What this task involves:
Copy the lines below word for word, leaving out the picture markers.

The records:
____

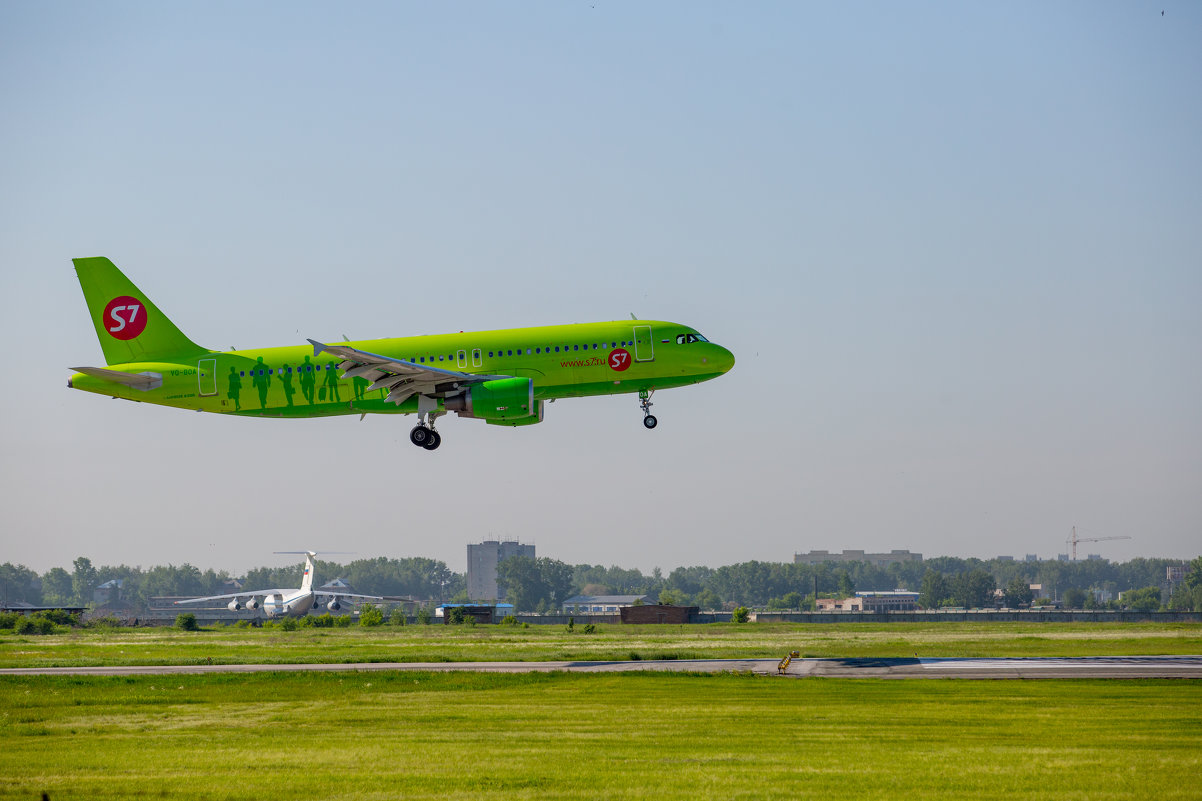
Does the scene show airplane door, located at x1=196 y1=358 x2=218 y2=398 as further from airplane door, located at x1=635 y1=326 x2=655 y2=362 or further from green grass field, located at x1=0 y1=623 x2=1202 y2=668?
airplane door, located at x1=635 y1=326 x2=655 y2=362

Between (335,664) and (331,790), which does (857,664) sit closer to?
(335,664)

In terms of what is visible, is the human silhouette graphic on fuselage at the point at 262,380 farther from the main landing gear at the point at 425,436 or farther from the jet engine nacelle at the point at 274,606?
the jet engine nacelle at the point at 274,606

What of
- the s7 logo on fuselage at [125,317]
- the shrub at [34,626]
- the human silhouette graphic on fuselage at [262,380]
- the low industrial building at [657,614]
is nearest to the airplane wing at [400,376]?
the human silhouette graphic on fuselage at [262,380]

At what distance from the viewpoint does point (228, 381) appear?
57.8 meters

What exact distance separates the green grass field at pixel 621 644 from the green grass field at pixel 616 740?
15757 mm

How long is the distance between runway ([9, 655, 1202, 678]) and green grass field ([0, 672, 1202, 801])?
11.0ft

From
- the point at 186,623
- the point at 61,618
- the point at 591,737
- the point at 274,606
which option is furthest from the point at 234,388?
the point at 274,606

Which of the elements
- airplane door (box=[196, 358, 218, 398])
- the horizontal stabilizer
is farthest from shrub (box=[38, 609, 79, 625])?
airplane door (box=[196, 358, 218, 398])

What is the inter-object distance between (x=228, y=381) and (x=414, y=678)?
19.4 m

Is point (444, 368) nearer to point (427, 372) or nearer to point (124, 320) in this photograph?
point (427, 372)

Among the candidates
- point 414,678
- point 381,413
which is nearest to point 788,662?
point 414,678

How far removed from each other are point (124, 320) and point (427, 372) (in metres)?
17.3

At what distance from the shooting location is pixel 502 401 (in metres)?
54.4

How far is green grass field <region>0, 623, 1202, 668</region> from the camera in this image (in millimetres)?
57375
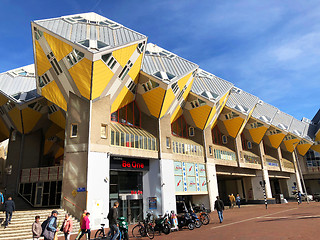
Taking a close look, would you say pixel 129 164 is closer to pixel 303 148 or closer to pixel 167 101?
pixel 167 101

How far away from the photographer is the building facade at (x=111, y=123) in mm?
20078

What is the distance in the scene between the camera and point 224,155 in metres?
35.8

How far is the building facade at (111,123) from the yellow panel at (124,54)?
0.09m

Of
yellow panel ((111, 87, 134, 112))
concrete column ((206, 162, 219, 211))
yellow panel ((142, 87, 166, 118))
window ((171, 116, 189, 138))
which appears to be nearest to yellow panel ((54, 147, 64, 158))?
yellow panel ((111, 87, 134, 112))

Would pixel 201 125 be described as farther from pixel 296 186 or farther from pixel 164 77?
pixel 296 186

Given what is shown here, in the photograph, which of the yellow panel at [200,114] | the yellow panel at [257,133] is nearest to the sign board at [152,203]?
the yellow panel at [200,114]

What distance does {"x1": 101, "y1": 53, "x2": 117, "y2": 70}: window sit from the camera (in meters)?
20.3

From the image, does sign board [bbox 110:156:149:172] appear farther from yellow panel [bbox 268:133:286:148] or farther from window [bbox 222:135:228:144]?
yellow panel [bbox 268:133:286:148]

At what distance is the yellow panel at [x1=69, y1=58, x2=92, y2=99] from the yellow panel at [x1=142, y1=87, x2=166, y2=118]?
24.7ft

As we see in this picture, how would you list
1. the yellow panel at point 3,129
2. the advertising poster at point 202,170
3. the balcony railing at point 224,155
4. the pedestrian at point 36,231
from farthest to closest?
the balcony railing at point 224,155 → the yellow panel at point 3,129 → the advertising poster at point 202,170 → the pedestrian at point 36,231

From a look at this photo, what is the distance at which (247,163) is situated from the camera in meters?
39.6

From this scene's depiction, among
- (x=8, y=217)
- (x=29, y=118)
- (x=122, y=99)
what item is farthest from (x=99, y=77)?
(x=29, y=118)

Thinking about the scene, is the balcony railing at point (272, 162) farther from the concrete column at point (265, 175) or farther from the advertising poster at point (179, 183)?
the advertising poster at point (179, 183)

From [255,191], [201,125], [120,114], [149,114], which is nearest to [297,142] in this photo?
[255,191]
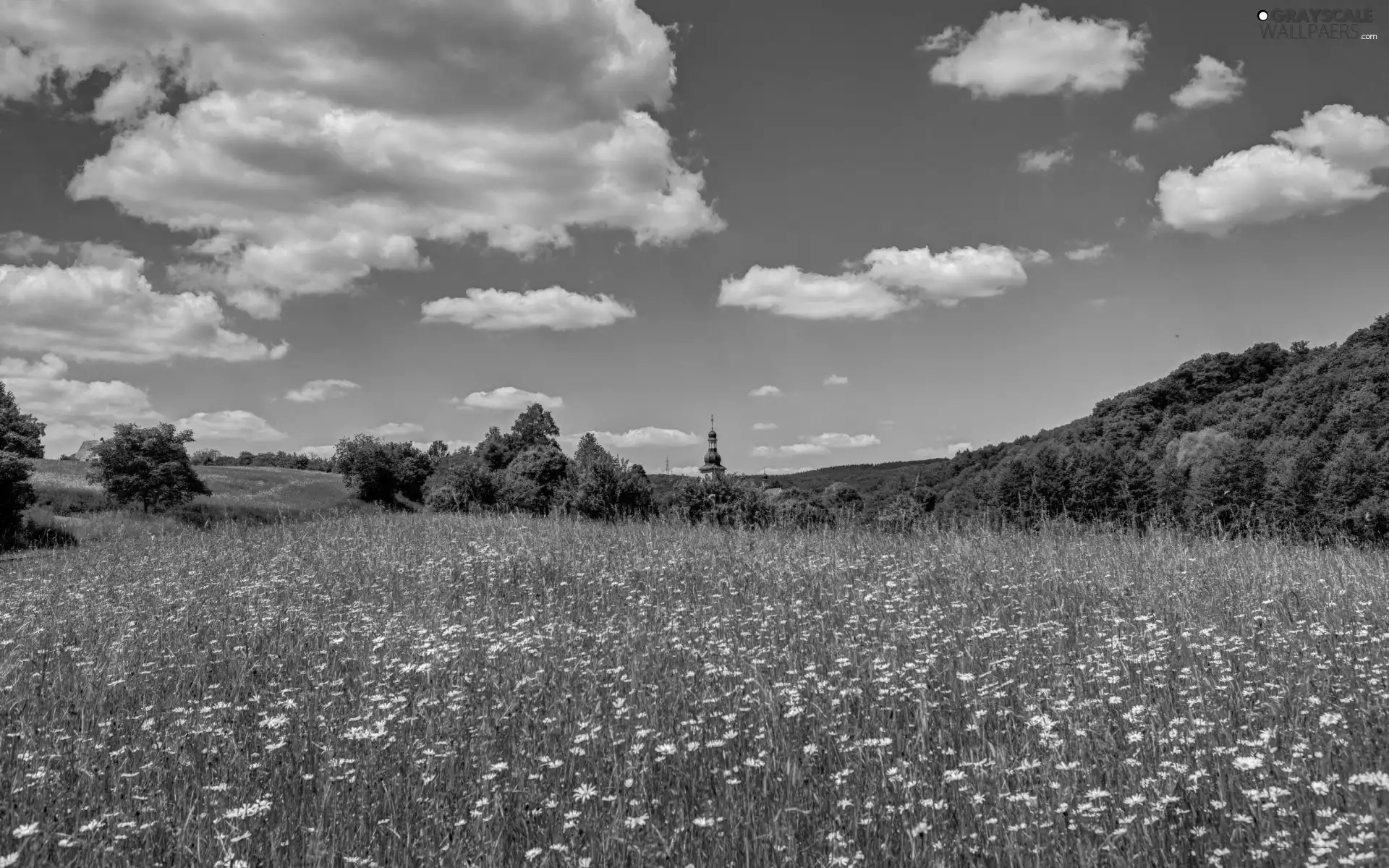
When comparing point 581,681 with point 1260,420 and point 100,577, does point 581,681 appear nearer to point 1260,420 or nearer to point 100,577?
point 100,577

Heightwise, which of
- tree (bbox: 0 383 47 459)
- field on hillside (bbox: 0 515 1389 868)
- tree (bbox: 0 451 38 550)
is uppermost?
tree (bbox: 0 383 47 459)

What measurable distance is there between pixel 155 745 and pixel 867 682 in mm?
4144

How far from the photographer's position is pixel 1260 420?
7312 cm

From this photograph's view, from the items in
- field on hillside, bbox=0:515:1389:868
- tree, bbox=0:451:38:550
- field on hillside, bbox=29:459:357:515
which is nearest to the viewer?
field on hillside, bbox=0:515:1389:868

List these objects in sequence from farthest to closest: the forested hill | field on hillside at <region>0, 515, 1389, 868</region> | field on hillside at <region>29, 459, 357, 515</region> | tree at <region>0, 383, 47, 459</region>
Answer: the forested hill → field on hillside at <region>29, 459, 357, 515</region> → tree at <region>0, 383, 47, 459</region> → field on hillside at <region>0, 515, 1389, 868</region>

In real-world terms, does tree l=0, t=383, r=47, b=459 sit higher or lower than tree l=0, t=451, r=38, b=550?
higher

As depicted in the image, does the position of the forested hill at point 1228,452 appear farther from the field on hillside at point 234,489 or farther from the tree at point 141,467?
the field on hillside at point 234,489

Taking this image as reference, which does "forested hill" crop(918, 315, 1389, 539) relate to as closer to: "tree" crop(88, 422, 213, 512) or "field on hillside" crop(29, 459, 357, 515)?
"tree" crop(88, 422, 213, 512)

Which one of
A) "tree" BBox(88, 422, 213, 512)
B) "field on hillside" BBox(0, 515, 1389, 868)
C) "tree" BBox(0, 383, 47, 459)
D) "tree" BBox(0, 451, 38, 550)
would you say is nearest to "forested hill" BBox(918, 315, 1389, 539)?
"field on hillside" BBox(0, 515, 1389, 868)

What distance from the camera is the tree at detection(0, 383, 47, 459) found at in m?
31.2

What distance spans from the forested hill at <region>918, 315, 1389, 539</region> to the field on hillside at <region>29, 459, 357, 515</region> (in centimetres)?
3522

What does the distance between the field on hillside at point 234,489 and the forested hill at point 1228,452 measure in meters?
35.2

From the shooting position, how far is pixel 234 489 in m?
55.4

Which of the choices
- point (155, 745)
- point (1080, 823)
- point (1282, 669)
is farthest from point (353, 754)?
point (1282, 669)
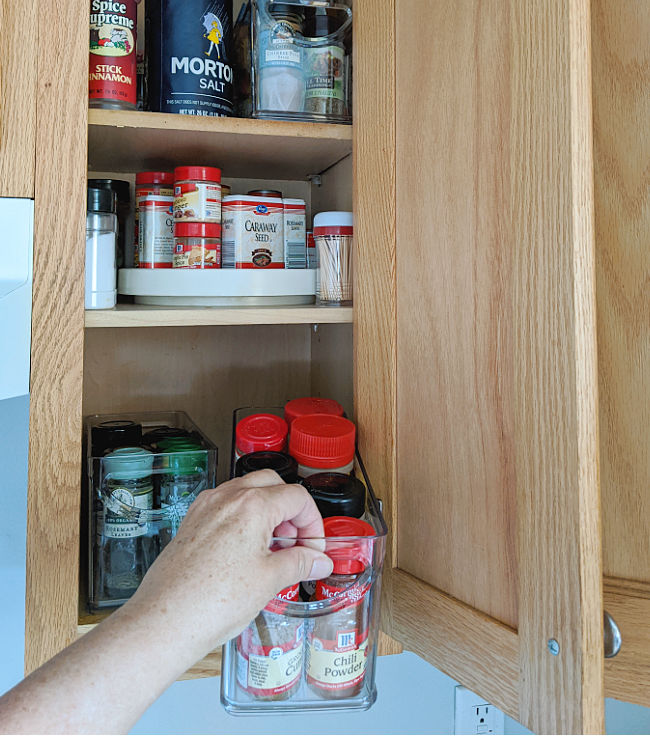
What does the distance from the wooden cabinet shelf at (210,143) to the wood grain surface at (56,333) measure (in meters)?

____

Response to this task:
Does the scene show airplane door, located at x1=196 y1=358 x2=218 y2=398 as further from airplane door, located at x1=635 y1=326 x2=655 y2=362 or further from green grass field, located at x1=0 y1=623 x2=1202 y2=668?
airplane door, located at x1=635 y1=326 x2=655 y2=362

Between (335,664) and (331,790), which does (857,664) sit closer to?
(335,664)

In terms of what is visible, is the human silhouette graphic on fuselage at the point at 262,380 farther from the main landing gear at the point at 425,436 or farther from the jet engine nacelle at the point at 274,606?
the jet engine nacelle at the point at 274,606

What of
- the s7 logo on fuselage at [125,317]
- the shrub at [34,626]
- the human silhouette graphic on fuselage at [262,380]
- the low industrial building at [657,614]
is nearest to the airplane wing at [400,376]?
the human silhouette graphic on fuselage at [262,380]

At what distance from the viewpoint does point (228, 381) appear?
57.8 meters

What exact distance separates the green grass field at pixel 621 644 from the green grass field at pixel 616 740?
15757 mm

How long is the distance between runway ([9, 655, 1202, 678]) and green grass field ([0, 672, 1202, 801])?
11.0ft

From
- the point at 186,623
- the point at 61,618
- the point at 591,737
- the point at 274,606
which option is furthest from the point at 234,388?
the point at 274,606

Which of the elements
- airplane door (box=[196, 358, 218, 398])
- the horizontal stabilizer
is farthest from shrub (box=[38, 609, 79, 625])?
airplane door (box=[196, 358, 218, 398])

What is the inter-object distance between (x=228, y=381) and (x=414, y=678)?
19.4 m

Is point (444, 368) nearer to point (427, 372) or nearer to point (124, 320) in this photograph?
point (427, 372)

Among the candidates
- point 414,678
- point 381,413
which is nearest to point 788,662?
point 414,678

How far removed from each other are point (124, 320) and point (427, 372) (in metres)?
17.3

At what distance from the shooting location is pixel 502 401 (in metres)?
54.4

How far is green grass field <region>0, 623, 1202, 668</region> from the camera in this image (in millimetres)?
57375
Taking a close look, would you say pixel 129 164 is closer to pixel 303 148 or closer to pixel 167 101?
pixel 167 101

How far away from the photographer is the building facade at (x=111, y=123) in mm?
20078

What is the distance in the scene between the camera and point 224,155 in metres?
35.8

How far is the building facade at (111,123) from the yellow panel at (124,54)?
0.09m

Of
yellow panel ((111, 87, 134, 112))
concrete column ((206, 162, 219, 211))
yellow panel ((142, 87, 166, 118))
window ((171, 116, 189, 138))
which appears to be nearest to yellow panel ((54, 147, 64, 158))?
yellow panel ((111, 87, 134, 112))

Would pixel 201 125 be described as farther from pixel 296 186 or farther from pixel 164 77?
pixel 296 186

Given what is shown here, in the photograph, which of the yellow panel at [200,114] | the yellow panel at [257,133] is nearest to the sign board at [152,203]?
the yellow panel at [200,114]

What distance does {"x1": 101, "y1": 53, "x2": 117, "y2": 70}: window sit from the camera (in meters)?
20.3

From the image, does sign board [bbox 110:156:149:172] appear farther from yellow panel [bbox 268:133:286:148] or farther from window [bbox 222:135:228:144]?
yellow panel [bbox 268:133:286:148]

At what distance is the yellow panel at [x1=69, y1=58, x2=92, y2=99] from the yellow panel at [x1=142, y1=87, x2=166, y2=118]?
24.7ft

As we see in this picture, how would you list
1. the yellow panel at point 3,129
2. the advertising poster at point 202,170
3. the balcony railing at point 224,155
4. the pedestrian at point 36,231
from farthest to closest?
the balcony railing at point 224,155 → the yellow panel at point 3,129 → the advertising poster at point 202,170 → the pedestrian at point 36,231

From a look at this photo, what is the distance at which (247,163) is situated from the camera in meters?
39.6

From this scene's depiction, among
- (x=8, y=217)
- (x=29, y=118)
- (x=122, y=99)
what item is farthest from (x=99, y=77)?
(x=29, y=118)

Thinking about the scene, is the balcony railing at point (272, 162) farther from the concrete column at point (265, 175) or farther from the advertising poster at point (179, 183)?
the advertising poster at point (179, 183)

From [255,191], [201,125], [120,114], [149,114], which is nearest to [297,142] in this photo?
[255,191]
When comparing point 581,681 with point 1260,420 and point 100,577, does point 581,681 appear nearer to point 1260,420 or nearer to point 100,577?
point 100,577

Heightwise, which of
- tree (bbox: 0 383 47 459)
- field on hillside (bbox: 0 515 1389 868)
- tree (bbox: 0 451 38 550)
is uppermost?
tree (bbox: 0 383 47 459)

What measurable distance is there between pixel 155 745 and pixel 867 682 in mm?
4144

How far from the photographer's position is pixel 1260 420?
7312 cm

From this photograph's view, from the items in
- field on hillside, bbox=0:515:1389:868
- tree, bbox=0:451:38:550
- field on hillside, bbox=29:459:357:515
which is nearest to the viewer?
field on hillside, bbox=0:515:1389:868

List these objects in sequence from farthest to closest: the forested hill | field on hillside at <region>0, 515, 1389, 868</region> | field on hillside at <region>29, 459, 357, 515</region> | tree at <region>0, 383, 47, 459</region>
Answer: the forested hill → field on hillside at <region>29, 459, 357, 515</region> → tree at <region>0, 383, 47, 459</region> → field on hillside at <region>0, 515, 1389, 868</region>

In real-world terms, does tree l=0, t=383, r=47, b=459 sit higher or lower than tree l=0, t=451, r=38, b=550?
higher

As depicted in the image, does the position of the forested hill at point 1228,452 appear farther from the field on hillside at point 234,489 or farther from the tree at point 141,467?
the field on hillside at point 234,489

Taking this image as reference, which does "forested hill" crop(918, 315, 1389, 539) relate to as closer to: "tree" crop(88, 422, 213, 512) or "field on hillside" crop(29, 459, 357, 515)?
"tree" crop(88, 422, 213, 512)

Which one of
A) "tree" BBox(88, 422, 213, 512)
B) "field on hillside" BBox(0, 515, 1389, 868)
C) "tree" BBox(0, 383, 47, 459)
D) "tree" BBox(0, 451, 38, 550)
would you say is nearest to "forested hill" BBox(918, 315, 1389, 539)?
"field on hillside" BBox(0, 515, 1389, 868)

What distance from the camera is the tree at detection(0, 383, 47, 459) found at in m?
31.2

What distance spans from the forested hill at <region>918, 315, 1389, 539</region> to the field on hillside at <region>29, 459, 357, 515</region> (in centimetres)?
3522

What does the distance between the field on hillside at point 234,489 and the forested hill at point 1228,452 measure in meters?
35.2

From the shooting position, how far is pixel 234 489 in m?
55.4

Which of the choices
- point (155, 745)
- point (1080, 823)
- point (1282, 669)
is farthest from point (353, 754)?
point (1282, 669)
What does the distance from the wooden cabinet shelf at (210,143) to the wood grain surface at (56,333) measure (in meters)?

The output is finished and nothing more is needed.